Nobody likes doing the boring stuff. We all want to go on holiday, but packing our bags is not the fun bit. We all want to have a nice burger (well, I do), but queuing for ages at an ever popular burger joint is not what we want. Traders all want to have positive P&L, but well negative P&L happens, sometimes. When it comes to data science, in whichever industry, cleaning data is going to take up a large amount of time. The statistic I often hear, that cleaning and loading data usually takes up around 80% of the time of a typical data science problem, leaving around 20% of the time, for doing the fun analytical stuff. Having a good and clean dataset is obviously a prerequisite for doing good analysis (we want to avoid the garbage in and garbage out scenario). If you are developing a trading strategy with poorly recorded price data, it will be more difficult to make inferences.
Precisely which cleaning/preparation steps you might do are dependent on the type of data you’re dealing with. Price data is going to have very different properties compared to data derived from news for example. If you’re cleaning and preparing data to develop trading strategies, there are a few basic steps you can take. This isn’t an exhaustive list, more some random thoughts of quick approaches, which I sometimes use when I get a new dataset.

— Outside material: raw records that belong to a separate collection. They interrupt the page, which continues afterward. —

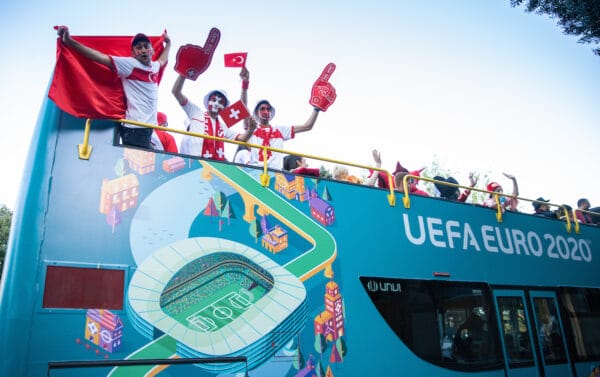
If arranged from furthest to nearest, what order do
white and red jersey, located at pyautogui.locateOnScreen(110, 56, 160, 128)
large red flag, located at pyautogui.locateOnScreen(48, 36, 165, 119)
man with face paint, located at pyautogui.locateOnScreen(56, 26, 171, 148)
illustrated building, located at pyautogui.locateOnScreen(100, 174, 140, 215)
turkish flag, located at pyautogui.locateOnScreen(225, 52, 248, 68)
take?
turkish flag, located at pyautogui.locateOnScreen(225, 52, 248, 68) → white and red jersey, located at pyautogui.locateOnScreen(110, 56, 160, 128) → man with face paint, located at pyautogui.locateOnScreen(56, 26, 171, 148) → large red flag, located at pyautogui.locateOnScreen(48, 36, 165, 119) → illustrated building, located at pyautogui.locateOnScreen(100, 174, 140, 215)

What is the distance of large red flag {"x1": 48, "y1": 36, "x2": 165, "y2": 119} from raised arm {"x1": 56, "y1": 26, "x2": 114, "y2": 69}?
1.5 inches

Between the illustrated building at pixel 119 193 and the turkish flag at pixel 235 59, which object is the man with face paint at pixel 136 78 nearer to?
the illustrated building at pixel 119 193

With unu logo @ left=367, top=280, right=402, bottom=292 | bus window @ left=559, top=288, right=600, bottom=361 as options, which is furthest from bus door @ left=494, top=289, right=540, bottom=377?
unu logo @ left=367, top=280, right=402, bottom=292

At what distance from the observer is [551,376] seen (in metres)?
5.32

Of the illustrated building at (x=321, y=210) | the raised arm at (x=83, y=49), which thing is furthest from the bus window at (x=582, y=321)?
the raised arm at (x=83, y=49)

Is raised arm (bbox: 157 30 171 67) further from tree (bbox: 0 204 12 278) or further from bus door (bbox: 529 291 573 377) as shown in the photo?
tree (bbox: 0 204 12 278)

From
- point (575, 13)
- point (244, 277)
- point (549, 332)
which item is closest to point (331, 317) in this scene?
point (244, 277)

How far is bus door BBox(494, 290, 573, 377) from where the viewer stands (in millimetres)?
5113

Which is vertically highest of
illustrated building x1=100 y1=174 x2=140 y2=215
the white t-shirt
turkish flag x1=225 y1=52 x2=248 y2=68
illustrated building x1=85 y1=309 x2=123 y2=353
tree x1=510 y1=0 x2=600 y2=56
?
tree x1=510 y1=0 x2=600 y2=56

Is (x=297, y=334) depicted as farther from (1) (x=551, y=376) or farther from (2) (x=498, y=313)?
(1) (x=551, y=376)

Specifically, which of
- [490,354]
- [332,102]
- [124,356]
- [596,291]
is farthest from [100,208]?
[596,291]

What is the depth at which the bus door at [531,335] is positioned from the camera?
5.11 meters

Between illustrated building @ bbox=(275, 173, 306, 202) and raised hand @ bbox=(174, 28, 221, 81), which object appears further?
raised hand @ bbox=(174, 28, 221, 81)

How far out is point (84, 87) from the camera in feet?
11.2
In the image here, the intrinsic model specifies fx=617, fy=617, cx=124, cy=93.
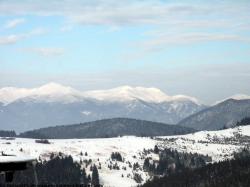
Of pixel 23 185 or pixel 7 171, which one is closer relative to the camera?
pixel 7 171

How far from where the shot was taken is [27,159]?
24859mm

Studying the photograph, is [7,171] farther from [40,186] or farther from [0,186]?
[40,186]

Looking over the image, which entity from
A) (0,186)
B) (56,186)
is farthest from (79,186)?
(0,186)

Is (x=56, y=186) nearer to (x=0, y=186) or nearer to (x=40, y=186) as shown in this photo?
(x=40, y=186)

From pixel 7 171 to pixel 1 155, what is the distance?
70 cm

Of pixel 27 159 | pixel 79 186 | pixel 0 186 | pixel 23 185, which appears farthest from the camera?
pixel 79 186

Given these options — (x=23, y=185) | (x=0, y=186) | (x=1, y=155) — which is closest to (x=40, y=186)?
(x=23, y=185)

Calculate intraday rolling realised vol for prices data
If you use a range based volatility measure with relatively short windows, on a large time series, it can often be a good initial step to identify unusual behaviour. It’s useful to use a range based metric, rather than for example the close of every minute, since that will basically ignore any points within the minute (which you also want to check for tick data). In pandas it’s fairly easy to resample data for regular intervals so it gives you the open/high/low/close for each interval. You can try comparing your intraday rolling vol with the same metric calculated for price data for the same asset but from another source (eg. in FX, this could be from a different ECN). You can also try to compare whole days of realised vol with overnight implied vol in FX, at least for the more liquid assets where this can be available – the match here is unlikely going to be as close though in this instance.

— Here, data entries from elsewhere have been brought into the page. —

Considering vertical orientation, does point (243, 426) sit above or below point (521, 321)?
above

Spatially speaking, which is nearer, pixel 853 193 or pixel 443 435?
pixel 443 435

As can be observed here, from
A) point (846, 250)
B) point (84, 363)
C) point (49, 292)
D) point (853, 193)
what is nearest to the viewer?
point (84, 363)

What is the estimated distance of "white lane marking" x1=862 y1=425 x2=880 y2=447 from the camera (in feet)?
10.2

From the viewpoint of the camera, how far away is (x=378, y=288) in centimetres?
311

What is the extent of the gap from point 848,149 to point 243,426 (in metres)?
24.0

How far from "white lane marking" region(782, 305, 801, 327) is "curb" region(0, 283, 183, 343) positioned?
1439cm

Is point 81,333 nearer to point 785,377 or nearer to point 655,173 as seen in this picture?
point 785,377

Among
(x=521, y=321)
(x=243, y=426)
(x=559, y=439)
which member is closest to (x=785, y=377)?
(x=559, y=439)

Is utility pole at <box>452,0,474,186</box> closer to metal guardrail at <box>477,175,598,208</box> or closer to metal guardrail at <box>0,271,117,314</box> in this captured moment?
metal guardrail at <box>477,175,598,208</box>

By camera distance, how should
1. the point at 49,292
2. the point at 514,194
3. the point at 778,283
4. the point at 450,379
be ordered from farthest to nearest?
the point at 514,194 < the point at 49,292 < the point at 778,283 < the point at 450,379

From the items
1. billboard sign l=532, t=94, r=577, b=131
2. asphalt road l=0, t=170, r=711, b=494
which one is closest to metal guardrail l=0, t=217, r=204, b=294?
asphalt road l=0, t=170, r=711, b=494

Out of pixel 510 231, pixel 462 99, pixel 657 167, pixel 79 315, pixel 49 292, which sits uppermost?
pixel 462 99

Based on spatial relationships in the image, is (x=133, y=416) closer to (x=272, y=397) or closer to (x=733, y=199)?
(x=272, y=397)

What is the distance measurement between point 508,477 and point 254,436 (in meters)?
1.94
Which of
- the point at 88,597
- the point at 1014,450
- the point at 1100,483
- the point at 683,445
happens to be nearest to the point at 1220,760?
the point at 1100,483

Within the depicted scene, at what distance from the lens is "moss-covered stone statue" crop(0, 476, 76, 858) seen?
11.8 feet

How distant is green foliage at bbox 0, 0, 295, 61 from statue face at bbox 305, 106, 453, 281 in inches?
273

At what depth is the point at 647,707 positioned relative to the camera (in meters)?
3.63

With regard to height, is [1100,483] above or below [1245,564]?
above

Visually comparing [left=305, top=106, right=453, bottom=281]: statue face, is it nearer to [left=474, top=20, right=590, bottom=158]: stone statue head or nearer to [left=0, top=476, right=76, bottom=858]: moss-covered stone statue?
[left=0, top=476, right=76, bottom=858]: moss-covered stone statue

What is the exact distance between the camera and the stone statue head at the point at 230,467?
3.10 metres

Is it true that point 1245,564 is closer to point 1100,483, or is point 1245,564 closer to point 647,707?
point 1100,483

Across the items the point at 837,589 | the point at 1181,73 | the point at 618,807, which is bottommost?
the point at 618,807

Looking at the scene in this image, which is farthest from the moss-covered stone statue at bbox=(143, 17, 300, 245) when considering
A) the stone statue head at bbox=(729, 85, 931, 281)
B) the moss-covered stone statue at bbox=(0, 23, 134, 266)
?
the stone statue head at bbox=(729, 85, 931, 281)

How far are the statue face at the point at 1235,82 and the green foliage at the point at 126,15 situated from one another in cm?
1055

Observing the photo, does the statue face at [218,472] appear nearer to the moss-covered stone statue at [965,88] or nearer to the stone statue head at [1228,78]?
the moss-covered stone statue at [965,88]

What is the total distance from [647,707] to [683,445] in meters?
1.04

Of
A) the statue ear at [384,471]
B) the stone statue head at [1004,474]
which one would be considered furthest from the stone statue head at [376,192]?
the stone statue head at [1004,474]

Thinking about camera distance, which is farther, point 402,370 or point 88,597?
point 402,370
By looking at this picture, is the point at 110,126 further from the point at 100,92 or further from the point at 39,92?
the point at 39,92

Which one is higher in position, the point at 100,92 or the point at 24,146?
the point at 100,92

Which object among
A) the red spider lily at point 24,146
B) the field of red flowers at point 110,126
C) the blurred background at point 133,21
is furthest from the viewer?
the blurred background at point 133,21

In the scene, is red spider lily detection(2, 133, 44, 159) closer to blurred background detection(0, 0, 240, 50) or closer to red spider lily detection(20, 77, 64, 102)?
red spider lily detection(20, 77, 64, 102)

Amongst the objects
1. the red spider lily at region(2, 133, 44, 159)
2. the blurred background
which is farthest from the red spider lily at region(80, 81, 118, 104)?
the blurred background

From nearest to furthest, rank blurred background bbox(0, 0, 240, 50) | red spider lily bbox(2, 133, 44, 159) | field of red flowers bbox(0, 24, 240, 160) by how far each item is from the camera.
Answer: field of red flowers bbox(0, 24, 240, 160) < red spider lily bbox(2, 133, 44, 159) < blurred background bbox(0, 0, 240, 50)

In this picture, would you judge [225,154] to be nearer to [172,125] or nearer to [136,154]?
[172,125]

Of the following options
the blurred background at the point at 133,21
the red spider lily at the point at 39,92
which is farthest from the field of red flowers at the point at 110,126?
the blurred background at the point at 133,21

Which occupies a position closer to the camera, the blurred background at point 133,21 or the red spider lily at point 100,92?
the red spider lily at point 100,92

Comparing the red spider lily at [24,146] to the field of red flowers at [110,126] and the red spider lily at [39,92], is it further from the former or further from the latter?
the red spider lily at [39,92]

Do vol spikes in prices occur at times where you’d expect them?
We can also use our intraday rolling vol to assess whether spikes occur where we might expect, for example around central bank meetings or big economic data events. This can also be a useful trick to identify the timezone of data, particularly where there are less defined closing times (eg. developed market FX markets which are basically open 24/5 from Sunday evening to 5pm NY on Friday). It might also be one way of working out if there’s excessive latency in the feed (obviously, need to make sure our events are properly timestamped to determine this). We know when regular scheduled events are, we can attempt to align the data where the spikes coincide. Whilst it would be nice if everyone just recorded price data in UTC time, I’ve often ended up getting data timestamped in many other timezones like Chicago or New York time. I always save down any data on disk in UTC time for consistency.

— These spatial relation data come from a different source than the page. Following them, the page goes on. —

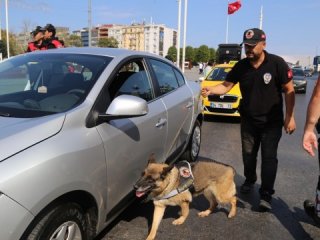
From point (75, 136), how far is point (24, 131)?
1.27ft

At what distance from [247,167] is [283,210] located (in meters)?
0.68

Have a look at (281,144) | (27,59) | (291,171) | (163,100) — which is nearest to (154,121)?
(163,100)

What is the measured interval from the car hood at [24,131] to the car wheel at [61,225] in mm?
431

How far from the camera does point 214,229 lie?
396cm

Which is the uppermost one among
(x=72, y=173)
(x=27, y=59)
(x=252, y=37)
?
(x=252, y=37)

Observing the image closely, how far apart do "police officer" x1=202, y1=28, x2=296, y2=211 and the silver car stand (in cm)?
90

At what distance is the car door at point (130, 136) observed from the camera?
306cm

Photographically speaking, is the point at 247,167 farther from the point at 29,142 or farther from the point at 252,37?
the point at 29,142

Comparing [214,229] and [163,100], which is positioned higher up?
[163,100]

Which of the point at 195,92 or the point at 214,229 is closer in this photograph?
the point at 214,229

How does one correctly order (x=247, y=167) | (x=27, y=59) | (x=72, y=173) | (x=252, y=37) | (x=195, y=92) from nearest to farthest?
(x=72, y=173)
(x=27, y=59)
(x=252, y=37)
(x=247, y=167)
(x=195, y=92)

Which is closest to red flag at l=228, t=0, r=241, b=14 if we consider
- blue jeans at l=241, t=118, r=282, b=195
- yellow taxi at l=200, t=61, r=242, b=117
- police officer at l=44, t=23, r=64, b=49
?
yellow taxi at l=200, t=61, r=242, b=117

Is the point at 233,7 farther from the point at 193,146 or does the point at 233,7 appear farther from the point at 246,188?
the point at 246,188

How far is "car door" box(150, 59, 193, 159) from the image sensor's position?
14.4 feet
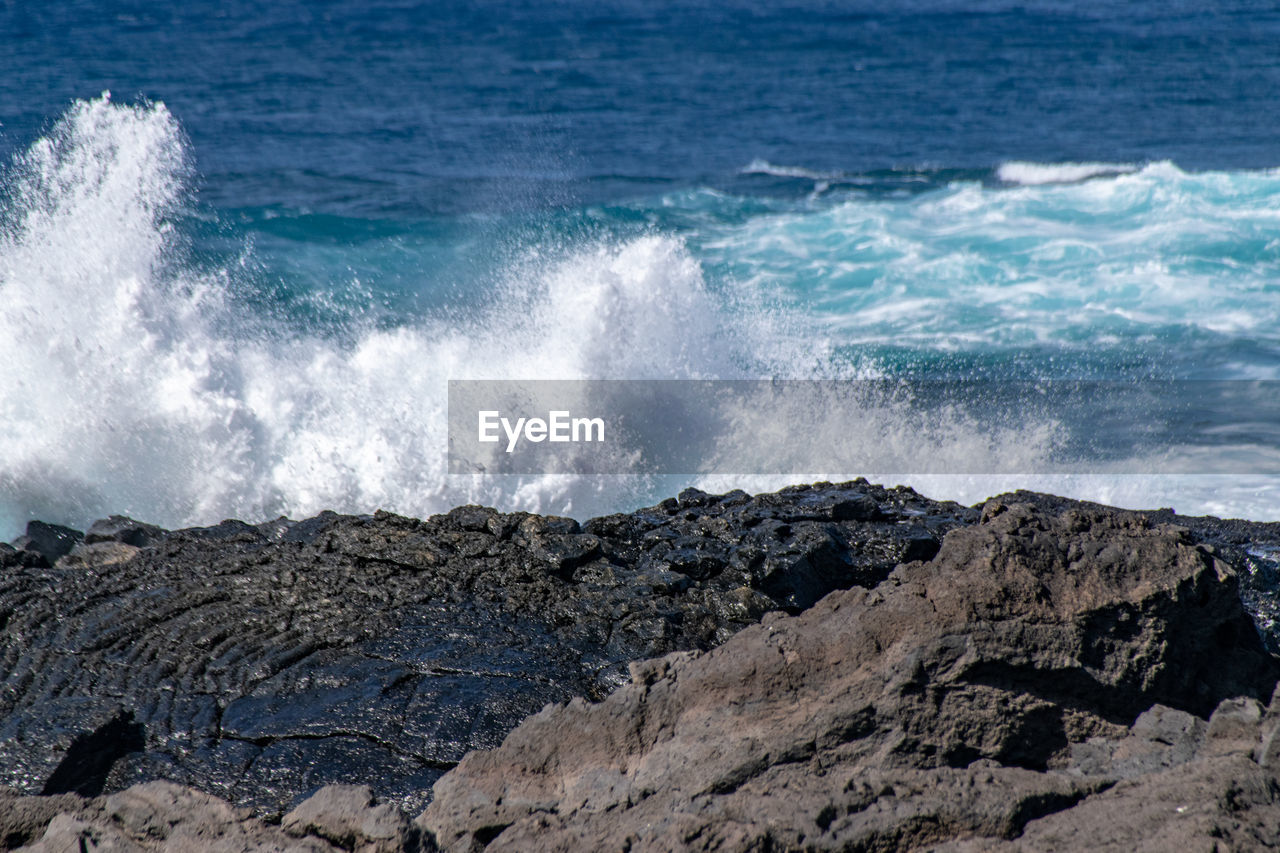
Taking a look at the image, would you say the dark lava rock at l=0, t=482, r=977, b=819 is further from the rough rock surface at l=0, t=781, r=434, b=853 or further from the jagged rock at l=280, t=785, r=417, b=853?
the jagged rock at l=280, t=785, r=417, b=853

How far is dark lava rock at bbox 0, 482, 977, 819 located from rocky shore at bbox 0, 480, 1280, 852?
0.05 feet

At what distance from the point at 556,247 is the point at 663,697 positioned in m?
11.0

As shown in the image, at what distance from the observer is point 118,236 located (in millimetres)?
10156

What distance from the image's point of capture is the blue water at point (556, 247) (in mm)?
9133

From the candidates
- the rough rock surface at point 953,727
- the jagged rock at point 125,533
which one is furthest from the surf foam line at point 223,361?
the rough rock surface at point 953,727

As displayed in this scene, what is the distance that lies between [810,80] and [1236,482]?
21.6 meters

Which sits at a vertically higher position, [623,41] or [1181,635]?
[623,41]

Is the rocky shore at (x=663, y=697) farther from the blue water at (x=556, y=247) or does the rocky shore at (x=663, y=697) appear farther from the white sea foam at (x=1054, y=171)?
the white sea foam at (x=1054, y=171)

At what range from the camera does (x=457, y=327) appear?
10.9 metres

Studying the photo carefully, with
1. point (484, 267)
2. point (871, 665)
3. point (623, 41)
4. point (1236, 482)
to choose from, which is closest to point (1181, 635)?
point (871, 665)

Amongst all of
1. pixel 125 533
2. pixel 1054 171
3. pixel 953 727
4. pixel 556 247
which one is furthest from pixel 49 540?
pixel 1054 171

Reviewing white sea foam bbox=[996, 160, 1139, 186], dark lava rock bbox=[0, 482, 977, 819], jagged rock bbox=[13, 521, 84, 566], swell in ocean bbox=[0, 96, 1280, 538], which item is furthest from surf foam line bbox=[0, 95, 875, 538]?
white sea foam bbox=[996, 160, 1139, 186]

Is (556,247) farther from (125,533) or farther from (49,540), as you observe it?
(125,533)

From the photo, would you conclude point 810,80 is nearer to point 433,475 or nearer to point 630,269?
point 630,269
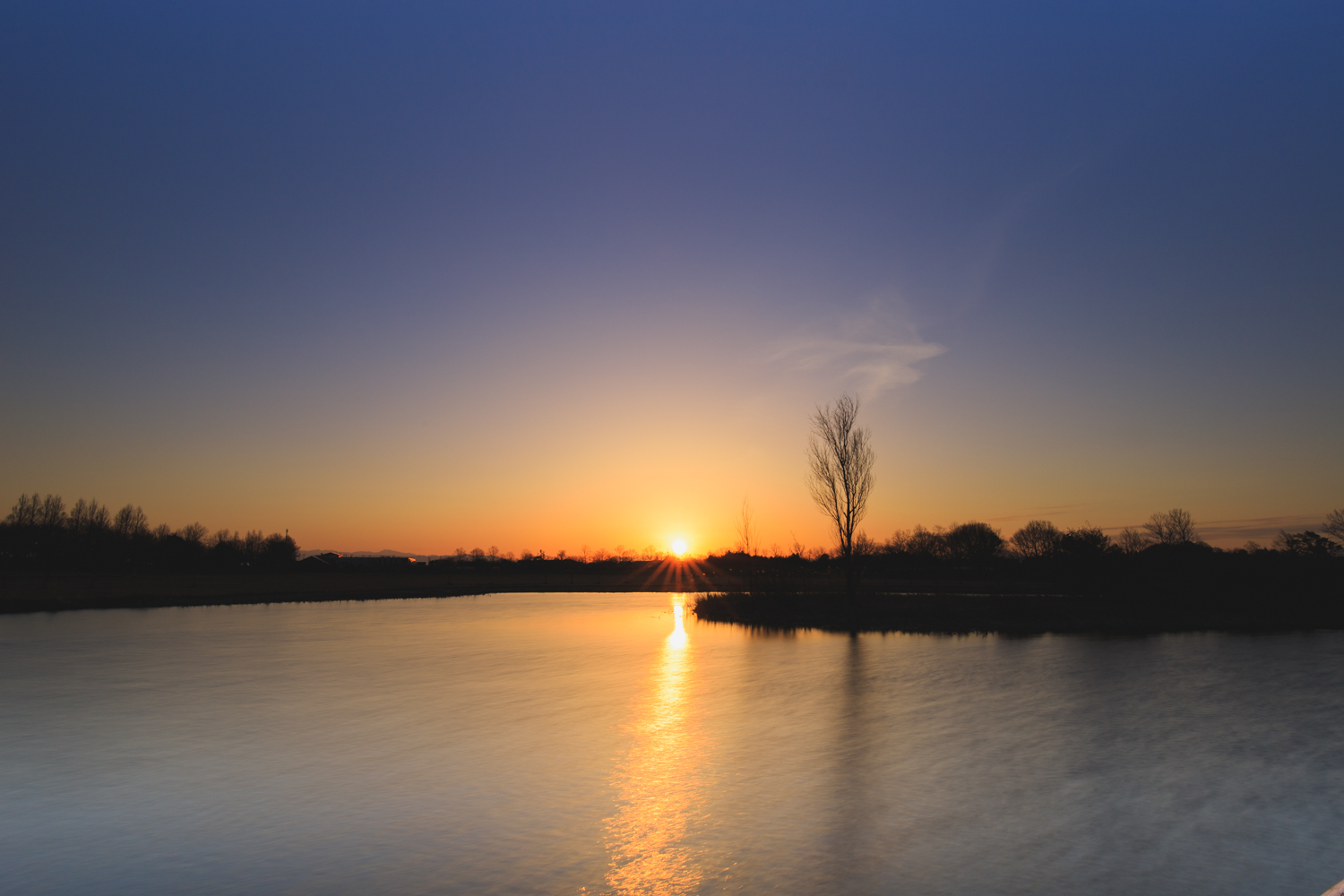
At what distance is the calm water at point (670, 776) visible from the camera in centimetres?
550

If there are massive vol spikes at times we don’t really expect, we might want to take a further look at the spot data. I’ve noticed this sometimes, when spot data just goes back and forth between two values for a couple of hours, presumably as a result of data recording error.
Is vol too low at times for prices?
Vol can also help us identify if the price action isn’t moving much. This can help us identify those periods where data could be missing, and flag them. For example, was the price not moving because the market was quiet, or because the value just got “filled down” by a data provider.
Remove price data outside expected trading hours
An obvious thing to do is to remove data outside trading hours. For FX, for example, we’d remove any data recorded on Saturdays. Sometimes there should be no trading on holidays, but in FX, you still usually get trading even on holidays. The exception is a day such as New Year’s Day. We should be careful about data recorded on less liquid days/holidays in any case. On less liquid times, it could be there are far fewer market makers submitting quotes, so a anomalous one could end up actually impacting an aggregated feed.
What about data which isn’t price?
We are likely to need to use other techniques. Take for example news data, which I’ve done a lot of analysis work on. Cleaning the dataset can also be time consuming. If we are already using a structured news source, eg. Bloomberg News, the text will be a lot nicer to deal with. If we are webscraping, we need to be careful to remove HTML tags etc. and to extract the body text which we interested in (rather than headers/footers).
Don’t reinvent the wheel
At least once you’ve cleaned your dataset, you want need to repeat the exercise in future, looking at the same historical sample.